■ WHAT YOU ARE ASKED TO DO
Without the pictures, restate all of the data below word for word.

■ DATASET CONTENT
§
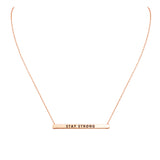 Horizontal Bar Pendant Necklace Stay Strong (Rose Gold)
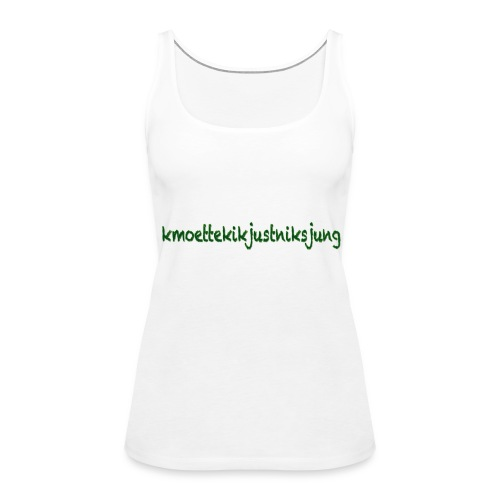 moetjustnix - Vrouwen Premium tank top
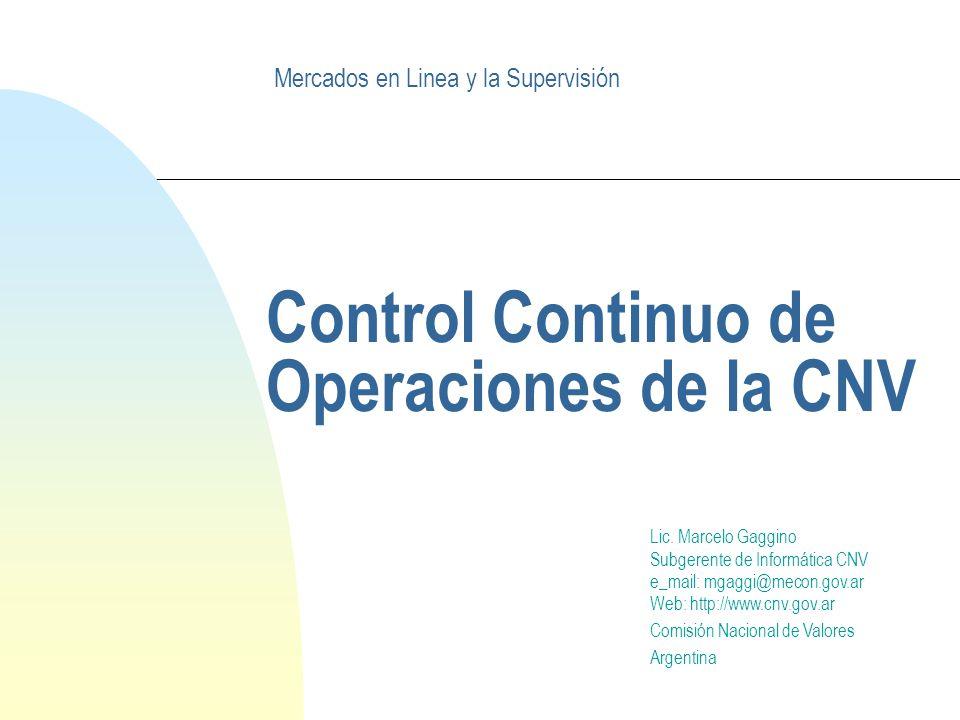 Control Continuo de Operaciones de la CNV Lic.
§
■ SOLUTION TO THE EXERCISE
 Horizontal Bar Pendant Necklace Stay Strong (Rose Gold)
 moetjustnix - Vrouwen Premium tank top
 Control Continuo de Operaciones de la CNV Lic.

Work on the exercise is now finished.